The example could be this one: the validity of the urine dipslide under daily practice conditions (Family Practice 2003;20:410-2). The idea is to see what a positive result of the urine dipslide imply on the diagnostic of urine infection. The likelyhood ratio of the positive result is:

$$LR(+) = \frac{test+|H+}{test+|H-} = \frac{Sensibility}{1-specificity} $$ with $H+$ the hypothesis of a urine infection, and $H-$ no urine infection.
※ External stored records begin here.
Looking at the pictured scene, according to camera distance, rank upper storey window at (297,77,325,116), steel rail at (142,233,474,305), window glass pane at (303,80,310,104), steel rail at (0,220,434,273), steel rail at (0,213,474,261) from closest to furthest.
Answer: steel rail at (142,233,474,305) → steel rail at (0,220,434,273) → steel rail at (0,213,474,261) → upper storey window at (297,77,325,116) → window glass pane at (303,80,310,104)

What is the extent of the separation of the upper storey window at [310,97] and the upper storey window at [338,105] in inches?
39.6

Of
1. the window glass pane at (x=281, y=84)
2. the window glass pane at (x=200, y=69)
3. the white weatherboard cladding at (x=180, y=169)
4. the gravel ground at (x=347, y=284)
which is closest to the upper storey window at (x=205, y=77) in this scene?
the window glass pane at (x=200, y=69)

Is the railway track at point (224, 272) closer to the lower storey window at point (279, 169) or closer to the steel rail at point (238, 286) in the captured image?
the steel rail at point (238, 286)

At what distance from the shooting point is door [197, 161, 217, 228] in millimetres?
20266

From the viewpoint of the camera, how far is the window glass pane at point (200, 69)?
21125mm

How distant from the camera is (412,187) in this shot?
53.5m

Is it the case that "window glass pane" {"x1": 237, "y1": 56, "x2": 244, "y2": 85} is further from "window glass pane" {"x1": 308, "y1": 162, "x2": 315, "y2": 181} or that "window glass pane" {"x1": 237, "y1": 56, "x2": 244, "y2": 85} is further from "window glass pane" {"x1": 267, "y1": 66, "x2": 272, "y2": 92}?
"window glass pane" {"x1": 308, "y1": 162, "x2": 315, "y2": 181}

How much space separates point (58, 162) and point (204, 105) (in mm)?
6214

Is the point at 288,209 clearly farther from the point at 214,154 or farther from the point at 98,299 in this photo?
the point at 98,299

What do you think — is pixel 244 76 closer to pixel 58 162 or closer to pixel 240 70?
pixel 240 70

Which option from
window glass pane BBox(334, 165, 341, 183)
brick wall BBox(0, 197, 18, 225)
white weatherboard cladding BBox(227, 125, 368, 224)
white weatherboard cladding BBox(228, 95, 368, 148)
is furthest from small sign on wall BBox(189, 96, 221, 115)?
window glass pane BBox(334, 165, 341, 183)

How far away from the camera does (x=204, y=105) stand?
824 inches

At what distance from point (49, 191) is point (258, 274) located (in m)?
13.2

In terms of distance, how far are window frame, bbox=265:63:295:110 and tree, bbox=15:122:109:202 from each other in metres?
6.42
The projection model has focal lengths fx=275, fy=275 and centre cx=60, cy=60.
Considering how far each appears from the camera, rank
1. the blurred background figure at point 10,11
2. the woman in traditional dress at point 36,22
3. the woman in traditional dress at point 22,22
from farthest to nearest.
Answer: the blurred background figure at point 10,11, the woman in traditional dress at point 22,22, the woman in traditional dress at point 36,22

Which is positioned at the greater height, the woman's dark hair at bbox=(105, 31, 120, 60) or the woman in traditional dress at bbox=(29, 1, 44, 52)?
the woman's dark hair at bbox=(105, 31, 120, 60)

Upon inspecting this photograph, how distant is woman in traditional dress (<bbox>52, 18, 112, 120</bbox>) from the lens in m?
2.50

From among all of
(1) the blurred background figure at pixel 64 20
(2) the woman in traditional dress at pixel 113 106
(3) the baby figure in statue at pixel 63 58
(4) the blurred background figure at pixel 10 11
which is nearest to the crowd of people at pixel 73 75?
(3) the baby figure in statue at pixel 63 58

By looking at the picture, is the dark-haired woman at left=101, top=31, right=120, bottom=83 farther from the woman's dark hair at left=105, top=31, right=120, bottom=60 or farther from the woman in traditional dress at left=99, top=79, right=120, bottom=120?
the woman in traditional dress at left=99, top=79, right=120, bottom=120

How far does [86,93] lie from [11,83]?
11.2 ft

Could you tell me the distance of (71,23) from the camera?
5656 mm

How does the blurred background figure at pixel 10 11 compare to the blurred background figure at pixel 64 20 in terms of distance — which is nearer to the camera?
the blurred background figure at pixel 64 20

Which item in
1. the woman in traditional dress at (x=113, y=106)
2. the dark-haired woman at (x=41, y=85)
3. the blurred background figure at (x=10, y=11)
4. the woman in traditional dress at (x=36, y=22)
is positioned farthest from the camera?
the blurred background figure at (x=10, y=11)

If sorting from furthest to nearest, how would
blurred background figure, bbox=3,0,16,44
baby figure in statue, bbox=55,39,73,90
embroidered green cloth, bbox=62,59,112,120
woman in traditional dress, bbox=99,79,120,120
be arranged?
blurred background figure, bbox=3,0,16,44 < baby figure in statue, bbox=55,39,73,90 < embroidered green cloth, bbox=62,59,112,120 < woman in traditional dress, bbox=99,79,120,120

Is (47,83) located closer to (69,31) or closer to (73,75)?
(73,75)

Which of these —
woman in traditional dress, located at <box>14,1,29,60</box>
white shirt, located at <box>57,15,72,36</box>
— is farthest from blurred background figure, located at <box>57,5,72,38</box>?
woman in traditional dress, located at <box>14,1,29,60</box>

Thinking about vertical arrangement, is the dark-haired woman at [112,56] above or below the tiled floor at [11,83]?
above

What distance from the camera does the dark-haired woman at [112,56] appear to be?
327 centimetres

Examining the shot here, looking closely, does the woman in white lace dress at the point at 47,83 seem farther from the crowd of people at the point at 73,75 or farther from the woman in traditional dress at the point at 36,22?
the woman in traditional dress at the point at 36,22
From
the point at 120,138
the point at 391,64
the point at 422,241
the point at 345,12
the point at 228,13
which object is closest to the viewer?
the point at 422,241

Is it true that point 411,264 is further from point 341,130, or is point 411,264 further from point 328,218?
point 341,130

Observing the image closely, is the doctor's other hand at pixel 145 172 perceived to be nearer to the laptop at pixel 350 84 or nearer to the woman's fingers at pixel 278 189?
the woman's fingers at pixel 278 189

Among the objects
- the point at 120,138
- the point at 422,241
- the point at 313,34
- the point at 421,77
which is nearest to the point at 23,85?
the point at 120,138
What Bayes tells us is

$$OR(+|test+) = LR(+) \times OR(+) $$ Where $OR$ is the odds ratio. $OR(+|test+)$ is the odd ratio of having a urine infection knowing that the test is positive, and $OR(+)$ the prior odd ratio.

The article gives that $LR(+) = 12.2$, and $LR(-) = 0.29$.

Here the prior knowledge is the probability to have a urine infection based on the clinical analysis of the potentially sick person before making the test. if the physician estimate that this probability is $p_{+} = 2/3$ based on observation, then a positive test leads the a post probability of $p_{+|test+} = 0.96$, and of $p_{+|test-} = 0.37$ if the test is negative.

Here the test is good to detect the infection, but not that good to discard the infection.